As the concept is known in the music industry, delivery means that the record company has to accept the recordings which are brought to them by the artist as adhering to the terms of the record deal. The contract will specify what standard the record company will use to test how acceptable the recordings are. It is important that the artist be aware of what standard they are agreeing to.

The most common standard is that the artist must deliver commercially satisfactory recordings. In essence, this means the company will only accept recordings which it believes are hit records. Such language is what a newer artist or an artist without much bargaining power can expect. This ambiguous standard can cause many problems, including: (a) the label suspending the contract period until acceptable tracks are delivered, (b) putting the artist deeper in debt to the label because additional recordings cost more money, and (c) allowing the label to terminate the deal under the argument that the artist was late in delivery and thus breached the contract.

The better - but more rare - standard for an artist is known as delivering technically satisfactory recordings.

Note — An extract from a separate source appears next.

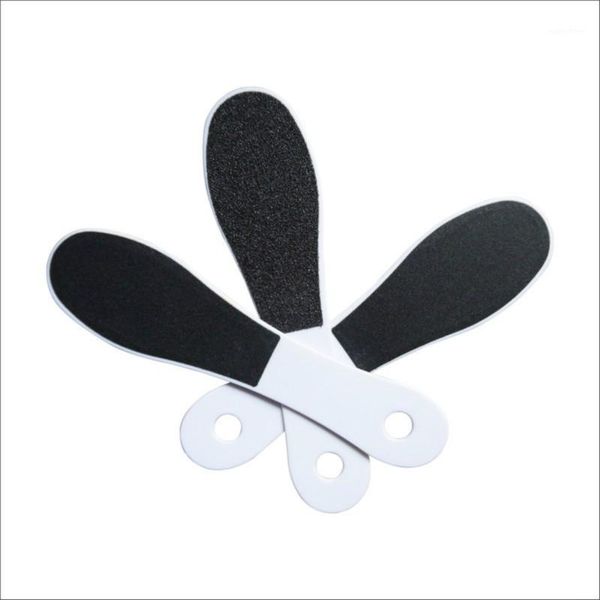 

10pcs foot rasp file hard dead skin callus remover pedicure feet files tools professional care nail grater for legs1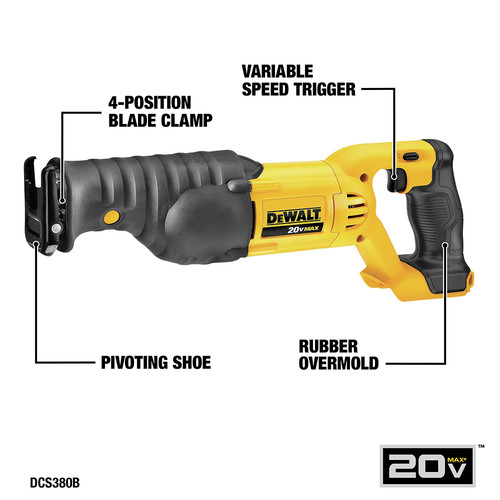 Dewalt DCK883D2 20V MAX Brushless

Under this standard, as long as a recording is done using the proper sonic equipment, the company does not have the same leeway to reject the tracks. This standard is usually reserved for midrange and superstar artists.

Along with the standards set forth above, labels generally add other delivery requirements to the contract. Some of the most common are the following: (a) tracks must be recorded during the term of the contract, (b) songs must be new (not previously recorded by the artist), (c) tracks are studio recordings, (d) material does not infringe upon someone else's copyright, (e) songs must have a minimum length (normally at least two minutes), (e) recordings feature only the artist's performance, and (f) recordings are not completely instrumental.

The delivery portion of the recording contract might seem insignificant on its face, but the way it is phrased can become quite important. Therefore, an artist should seek to have the technically satisfactory language added to the contract if at all possible.